Tuesday, June 30, 2009

all points north

On Sunday there was a family party chez Signs, given exclusively for the family members of Mr. Signs, as many as could be gathered on that particular day, some of whom I had never met and he barely knew. There were about eighteen of us in all, Mr. S being disappointed that more were not able to come, and me relieved. While they looked at old photograph albums and generally caught up with each other on the patio, I put finishing touches to the buffet, drank spritzers, rolled a couple of Golden Virginias and lectured the daughter about the evils of alcohol and cigarettes.

The day before, I had discovered that some of the attendees were extreme vegans, so no chance of cocktail sausages and tinned pineapple chunks with Gouda cheese cubes on sticks, or a vat of Coronation chicken. Googling vegan fingerfoods was useless, it all required making from scratch. But still, I am now in love with Discovery fajita powder and wholemeal wraps. You just sautee a large quantity of veg, add powder - and wrap. Tinned chick peas and assorted beans are also, as everyone knows, a good vegan thing – I uncanned and mixed with with “oriental” tahini dressing (made up on the hoof). There was also bulghur wheat tabbouleh, sushi and guacamole dip with crudités plus other things for carnivores and fish-eating, gluten-avoiding vegetarians. In the end there was far too much food and I offloaded a quantity onto my lovely vegan neighbour. I used to do this sort of thing a lot but am out of practice, not just with the catering side of things but gatherings in general, unless they have some clearly defined focus such as choral singing or poetry. It has to be said that I am no longer (was I ever?) a party animal – unless it is a party where I can sing Bohemian Rhapsody on karaoke. Just saying this in case a couple of people look in and wonder if I was just pretending to enjoy myself at the garden party the other week. No, look, I am contradictory. I am not a party animal but sometimes go to parties and have a lovely time, especially if someone else is doing the food.

I could complain about the heat but won’t as the weather is due to change soon and then I will be complaining about the rain. In any case, Mr S and I are going to Caithness the day after tomorrow to stay with Ms North and partner in their lovely house on the beach where you can sit in bed and look out at the sea. Ms North and I will be doing The Writing while Mr. S explores the terrain, reads and relaxes. We also plan to eat, drink and talk to seals. There is one who has recently taken to hanging out on that bit of beach and I am hoping s/he will stay around and let me come close enough for some eye contact.

Whenever I go to my hairdresser she asks me where and when I am going on holiday. She and her husband have about seven a year so no sooner has one holiday been taken than the next is within sight. You must like Scotland a lot, she said last time. Because you keep going there, don’t you? Yes, I do. And I do.

Wednesday, June 24, 2009

Midsummer Invocation

Today was the Feast of St. John and midsummer’s day. In days of yore, and even more recently, if you happened to go to a Steiner school, there would be bonfires lit and people would jump over them for luck and courage, and to frighten off the evil spirits. I have no lit bonfire but want my measure of luck and courage, and to give the message that any spirits whose intentions are questionable have no place in the house and being of Signs. One can but try. So I have lit a candle. It is just a humble IKEA tea light as I am out of beeswax candles (on which I tend to stock up in the autumn), but a flame is a flame and the village Wise Woman once assured me that wherever a flame burns the forces of the will are strengthened. I suppose this could work for good or ill, depending on whose will forces are uniting with flame. The salamanders (fire elementals) are neutral in the sense that they will go to work, whatever. So I resist the urge to call on them and the angels to smite my enemies with a great smite and such a thing would not in any case be seemly.

○ ○ ○ ○ ○

Directions: Print the part of the blog post that begins at the words "On Sunday there" and stops after "alcohol and cigarettes.". None of the data that comes next is needed.

○ ○ ○ ○ ○

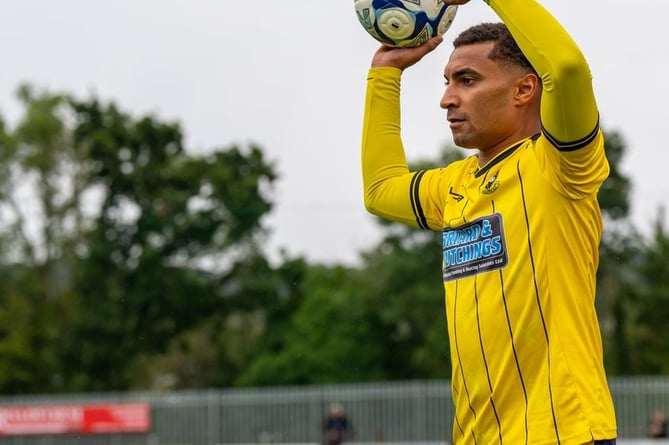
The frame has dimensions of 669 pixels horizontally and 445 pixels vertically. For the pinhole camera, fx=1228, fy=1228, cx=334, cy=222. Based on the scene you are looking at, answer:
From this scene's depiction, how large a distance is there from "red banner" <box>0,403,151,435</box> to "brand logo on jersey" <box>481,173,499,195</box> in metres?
27.5

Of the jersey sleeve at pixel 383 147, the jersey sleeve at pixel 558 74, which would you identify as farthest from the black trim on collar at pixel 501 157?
the jersey sleeve at pixel 383 147

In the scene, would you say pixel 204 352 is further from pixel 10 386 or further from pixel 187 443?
pixel 187 443

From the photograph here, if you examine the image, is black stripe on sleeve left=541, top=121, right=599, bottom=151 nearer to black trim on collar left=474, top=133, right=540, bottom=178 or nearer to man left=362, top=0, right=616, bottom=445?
man left=362, top=0, right=616, bottom=445

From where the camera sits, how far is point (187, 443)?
100 ft

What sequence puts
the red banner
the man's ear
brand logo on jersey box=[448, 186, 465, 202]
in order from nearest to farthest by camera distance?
the man's ear → brand logo on jersey box=[448, 186, 465, 202] → the red banner

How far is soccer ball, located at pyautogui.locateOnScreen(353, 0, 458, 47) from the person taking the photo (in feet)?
14.6

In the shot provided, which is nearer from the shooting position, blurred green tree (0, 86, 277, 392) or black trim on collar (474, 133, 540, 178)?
black trim on collar (474, 133, 540, 178)

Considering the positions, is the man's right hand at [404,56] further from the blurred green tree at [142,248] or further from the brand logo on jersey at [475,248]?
the blurred green tree at [142,248]

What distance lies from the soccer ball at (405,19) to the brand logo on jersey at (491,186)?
31.5 inches

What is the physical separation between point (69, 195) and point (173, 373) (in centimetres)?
857

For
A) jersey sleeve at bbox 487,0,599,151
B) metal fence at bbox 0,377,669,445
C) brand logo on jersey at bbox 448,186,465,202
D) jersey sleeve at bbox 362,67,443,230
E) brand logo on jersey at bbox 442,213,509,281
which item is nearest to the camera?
jersey sleeve at bbox 487,0,599,151

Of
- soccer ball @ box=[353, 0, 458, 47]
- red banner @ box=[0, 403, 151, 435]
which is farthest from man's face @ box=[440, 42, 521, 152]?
red banner @ box=[0, 403, 151, 435]

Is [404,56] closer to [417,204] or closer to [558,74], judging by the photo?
[417,204]

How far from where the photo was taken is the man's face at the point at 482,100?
3977mm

○ ○ ○ ○ ○

Task solution:
On Sunday there was a family party chez Signs, given exclusively for the family members of Mr. Signs, as many as could be gathered on that particular day, some of whom I had never met and he barely knew. There were about eighteen of us in all, Mr. S being disappointed that more were not able to come, and me relieved. While they looked at old photograph albums and generally caught up with each other on the patio, I put finishing touches to the buffet, drank spritzers, rolled a couple of Golden Virginias and lectured the daughter about the evils of alcohol and cigarettes.